▸ Exercise set
1. In the notebook code, which model name is given to the NER pipeline?
2. Rewrite the notebook code between "# Define the" and "entities = ner_model(text)", inclusive, swapping "ner_model" for "ner_func".
+++ Supplied passage
In [1]:
# Preprocessing steps
# Load Nepali stopwords
# You may need to download a Nepali stopword list
import re
import json

# Extract stop words for nepali texts
nepali_stopwords = []
with open('dataset/non-potential-topic-word-list.txt', 'r', encoding='utf-8') as f:
    nepali_stopwords = [line.strip() for line in f]  # Use a set for efficient lookup
    

import os
os.environ['PYTORCH_CUDA_ALLOC_CONF'] = 'expandable_segments:True'

In [2]:

# Assuming you have your custom_nepali_tokenizer defined as shown previously
from nepalikit.tokenization import Tokenizer

nepali_tokenizer = Tokenizer()
def custom_nepali_tokenizer(text):
    return nepali_tokenizer.tokenize(text, level='word')


In [3]:
from transformers import pipeline
from tqdm import tqdm  # Optional: For progress bar on large docs

# Initialize NER pipeline once
ner_pipeline = pipeline(
    "ner", 
    model="Davlan/xlm-roberta-base-ner-hrl", 
    aggregation_strategy="simple"
)

# Define the entity types to remove
ENTITY_TYPES_TO_REMOVE = {"PER"}  # Modify if needed: {"PER", "LOC", "ORG"}

# Function to remove named entities from a document
def remove_named_entities(text, ner_model, entity_types=ENTITY_TYPES_TO_REMOVE):
    entities = ner_model(text)
++++++
+++ Data excerpt
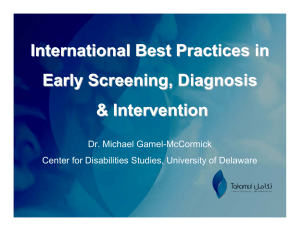 International Best Practices in Early Screening, Diagnosis &amp; Intervention Dr. Michael Gamel-McCormick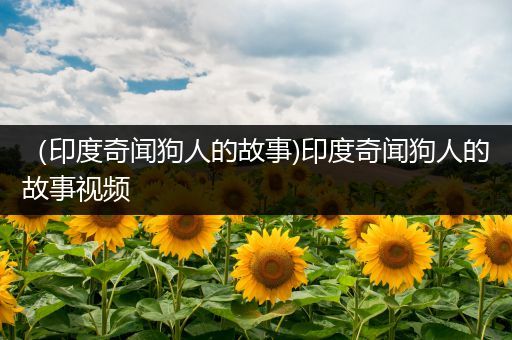 （印度奇闻狗人的故事)印度奇闻狗人的故事视频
++++++
▸ Answers to the tasks
1. Davlan/xlm-roberta-base-ner-hrl

2.
# Define the entity types to remove
ENTITY_TYPES_TO_REMOVE = {"PER"}  # Modify if needed: {"PER", "LOC", "ORG"}

# Function to remove named entities from a document
def remove_named_entities(text, ner_func, entity_types=ENTITY_TYPES_TO_REMOVE):
    entities = ner_func(text)